Welcome to the Section on Functional Neuroanatomy

Laboratory of Cellular and Molecular Regulation, IRP

National Institute of Mental Health
National Institutes of Health, DHHS
Miles Herkenham, Ph.D., Chief



Cannabinoid and Opioid Receptor Localization Studies



SFN CANNABOID RECEPTOR IMAGE Techniques for localizing receptors recognized by neurotransmitters and psychoactive drugs were developed earlier in this laboratory. Brain maps of opioid (e.g. morphine) and cannabinoid (e.g. cannabis: marijuana) receptor distribution have been published. Opioid receptors are found in all parts of the brain, notably in sensory waystations and areas that control emotion (hypothalamus and amygdala), cognition (cerebral cortex), and pleasure (ventral forebrain).
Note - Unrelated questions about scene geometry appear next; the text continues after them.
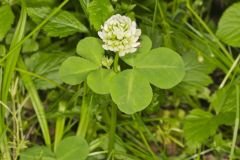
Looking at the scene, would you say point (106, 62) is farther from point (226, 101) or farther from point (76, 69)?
point (226, 101)

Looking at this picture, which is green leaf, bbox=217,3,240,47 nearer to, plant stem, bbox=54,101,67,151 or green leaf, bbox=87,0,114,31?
green leaf, bbox=87,0,114,31

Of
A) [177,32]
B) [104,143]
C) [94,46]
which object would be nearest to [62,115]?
[104,143]

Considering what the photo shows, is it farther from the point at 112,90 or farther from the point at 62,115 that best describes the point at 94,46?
the point at 62,115

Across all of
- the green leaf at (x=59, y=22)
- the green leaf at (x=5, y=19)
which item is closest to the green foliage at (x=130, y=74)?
the green leaf at (x=59, y=22)

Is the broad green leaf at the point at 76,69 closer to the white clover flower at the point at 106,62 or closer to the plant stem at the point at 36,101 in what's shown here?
the white clover flower at the point at 106,62

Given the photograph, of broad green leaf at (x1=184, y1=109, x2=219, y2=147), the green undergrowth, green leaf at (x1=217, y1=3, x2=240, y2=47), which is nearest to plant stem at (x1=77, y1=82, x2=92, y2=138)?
the green undergrowth
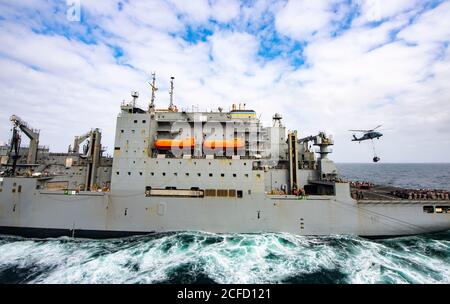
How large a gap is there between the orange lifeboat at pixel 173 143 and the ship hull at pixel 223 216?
4679mm

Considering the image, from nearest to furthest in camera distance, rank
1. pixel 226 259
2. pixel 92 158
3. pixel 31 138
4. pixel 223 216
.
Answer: pixel 226 259
pixel 223 216
pixel 92 158
pixel 31 138

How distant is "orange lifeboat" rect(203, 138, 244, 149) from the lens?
727 inches

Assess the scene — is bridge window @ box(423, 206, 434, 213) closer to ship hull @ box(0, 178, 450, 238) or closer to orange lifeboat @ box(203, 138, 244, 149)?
ship hull @ box(0, 178, 450, 238)

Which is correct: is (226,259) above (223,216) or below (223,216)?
below

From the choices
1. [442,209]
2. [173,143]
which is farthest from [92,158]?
[442,209]

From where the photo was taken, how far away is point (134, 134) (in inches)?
704

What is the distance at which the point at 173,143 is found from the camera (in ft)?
60.6

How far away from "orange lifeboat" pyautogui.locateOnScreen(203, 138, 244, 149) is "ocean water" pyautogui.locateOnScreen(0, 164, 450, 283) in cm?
752

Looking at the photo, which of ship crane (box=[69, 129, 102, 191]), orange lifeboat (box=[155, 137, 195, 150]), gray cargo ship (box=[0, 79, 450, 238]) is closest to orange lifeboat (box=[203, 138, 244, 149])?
gray cargo ship (box=[0, 79, 450, 238])

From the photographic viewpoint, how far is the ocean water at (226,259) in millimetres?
10766

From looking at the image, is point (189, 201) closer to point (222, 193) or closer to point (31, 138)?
point (222, 193)

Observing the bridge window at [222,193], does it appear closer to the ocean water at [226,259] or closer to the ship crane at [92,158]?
the ocean water at [226,259]

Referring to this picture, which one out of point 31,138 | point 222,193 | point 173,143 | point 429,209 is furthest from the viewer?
point 31,138

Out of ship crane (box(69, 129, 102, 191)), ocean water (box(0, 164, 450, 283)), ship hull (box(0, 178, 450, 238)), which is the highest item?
ship crane (box(69, 129, 102, 191))
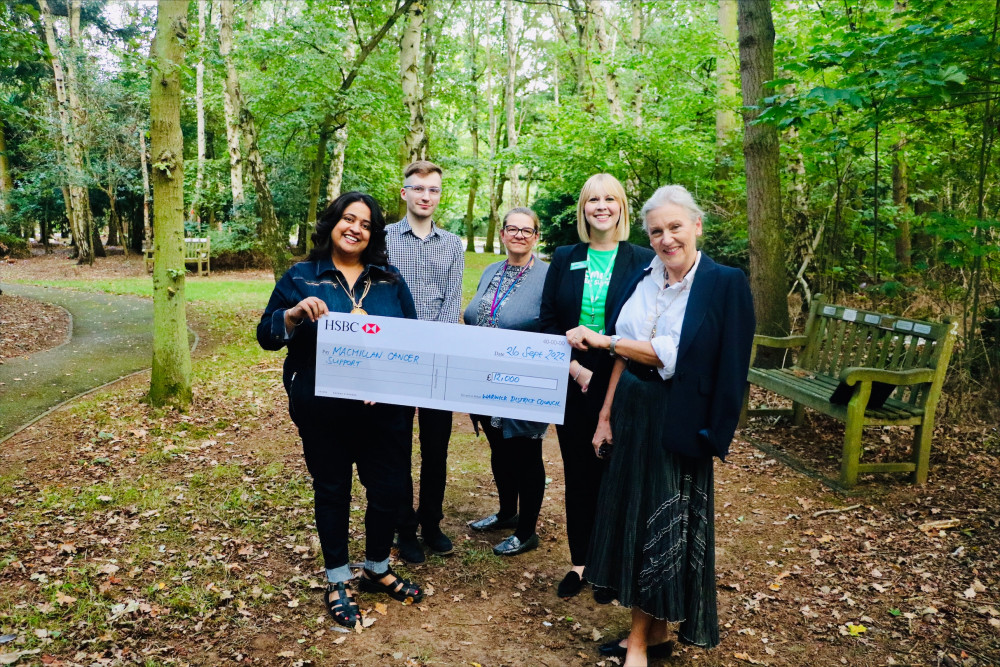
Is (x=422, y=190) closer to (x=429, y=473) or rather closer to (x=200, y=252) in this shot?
(x=429, y=473)

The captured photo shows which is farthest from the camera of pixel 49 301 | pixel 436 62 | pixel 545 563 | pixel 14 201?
pixel 14 201

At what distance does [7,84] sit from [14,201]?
14.5 ft

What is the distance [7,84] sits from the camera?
23766 millimetres

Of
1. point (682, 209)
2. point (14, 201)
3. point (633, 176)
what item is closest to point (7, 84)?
point (14, 201)

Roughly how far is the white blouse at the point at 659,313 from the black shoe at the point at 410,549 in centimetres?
201

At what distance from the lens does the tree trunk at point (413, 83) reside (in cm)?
1057

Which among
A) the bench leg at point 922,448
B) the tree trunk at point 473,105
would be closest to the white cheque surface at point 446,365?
the bench leg at point 922,448

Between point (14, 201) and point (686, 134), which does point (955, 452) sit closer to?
point (686, 134)

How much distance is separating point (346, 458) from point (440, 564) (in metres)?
1.14

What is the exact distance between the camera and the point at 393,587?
3.62m

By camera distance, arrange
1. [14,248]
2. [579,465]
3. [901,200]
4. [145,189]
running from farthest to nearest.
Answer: [14,248], [145,189], [901,200], [579,465]

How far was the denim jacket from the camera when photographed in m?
3.16

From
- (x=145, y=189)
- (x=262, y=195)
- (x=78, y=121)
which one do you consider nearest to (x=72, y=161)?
(x=145, y=189)

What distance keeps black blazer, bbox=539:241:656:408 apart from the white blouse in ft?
0.54
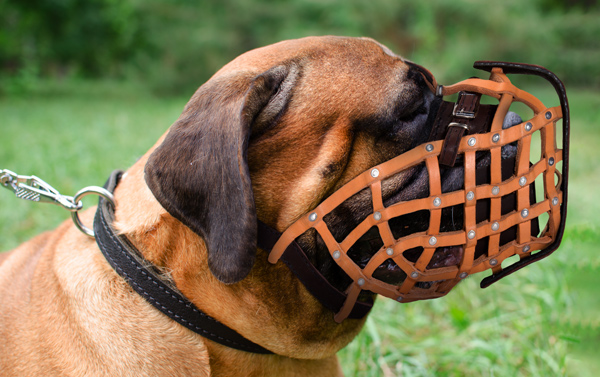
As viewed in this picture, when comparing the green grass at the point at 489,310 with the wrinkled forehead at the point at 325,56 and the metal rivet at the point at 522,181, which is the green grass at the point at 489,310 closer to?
the metal rivet at the point at 522,181

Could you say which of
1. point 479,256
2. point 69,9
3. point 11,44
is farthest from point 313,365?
point 69,9

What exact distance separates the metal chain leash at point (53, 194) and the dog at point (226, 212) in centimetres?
10

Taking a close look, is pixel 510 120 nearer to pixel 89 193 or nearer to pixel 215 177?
pixel 215 177

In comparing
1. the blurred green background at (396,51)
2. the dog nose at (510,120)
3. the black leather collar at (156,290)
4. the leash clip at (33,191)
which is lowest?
the blurred green background at (396,51)

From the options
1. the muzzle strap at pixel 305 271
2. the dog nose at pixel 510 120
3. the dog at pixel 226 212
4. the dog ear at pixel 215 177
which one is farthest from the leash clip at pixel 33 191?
the dog nose at pixel 510 120

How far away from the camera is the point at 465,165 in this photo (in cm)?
165

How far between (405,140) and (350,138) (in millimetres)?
210

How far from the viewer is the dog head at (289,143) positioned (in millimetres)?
1544

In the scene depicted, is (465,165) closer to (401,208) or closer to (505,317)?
(401,208)

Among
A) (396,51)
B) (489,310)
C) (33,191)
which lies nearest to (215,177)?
(33,191)

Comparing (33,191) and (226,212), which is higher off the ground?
(226,212)

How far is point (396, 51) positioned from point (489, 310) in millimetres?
11697

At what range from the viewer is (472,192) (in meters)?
1.65

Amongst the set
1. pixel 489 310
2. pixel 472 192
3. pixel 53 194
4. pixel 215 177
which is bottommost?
pixel 489 310
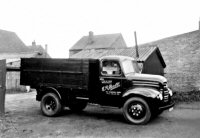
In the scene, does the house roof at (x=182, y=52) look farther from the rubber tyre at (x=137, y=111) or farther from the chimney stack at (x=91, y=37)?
the chimney stack at (x=91, y=37)

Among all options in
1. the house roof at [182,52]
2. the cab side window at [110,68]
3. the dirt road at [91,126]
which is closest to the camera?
the dirt road at [91,126]

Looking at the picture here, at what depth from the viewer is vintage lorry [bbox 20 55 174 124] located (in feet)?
24.6

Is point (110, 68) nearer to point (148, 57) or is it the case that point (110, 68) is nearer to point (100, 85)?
point (100, 85)

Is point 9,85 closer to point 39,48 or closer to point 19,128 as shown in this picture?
point 19,128

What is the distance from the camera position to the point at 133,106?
24.7 ft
Cannabinoid receptors are localized in areas that control movement (basal ganglia, cerebellum), cognition (cerebral cortex), and attention and memory (hippocampus; see picture below). Cannabinoid receptors are notably sparse in areas that control heart rate and respiration (medulla), explaining why there are not fatal overdoses of marijuana. Cannabinoid
receptors are also located in areas that control emesis (nucleus of the solitary tract) and pain (see bottom), suggesting medical potential of marijuana. Receptors are not localized on ventral forebrain dopamine neurons that are implicated in abuse potential of psychoactive drugs, so effects of marijuana on "reward" systems are indirect.

References:

Herkenham, M. and Pert, C. B. In vitro autoradiography of opiate receptors in rat brain suggests loci of "opiatergic" pathways. Proc. Natl. Acad. Sci. U.S.A. 77: 5532-5536, 1980.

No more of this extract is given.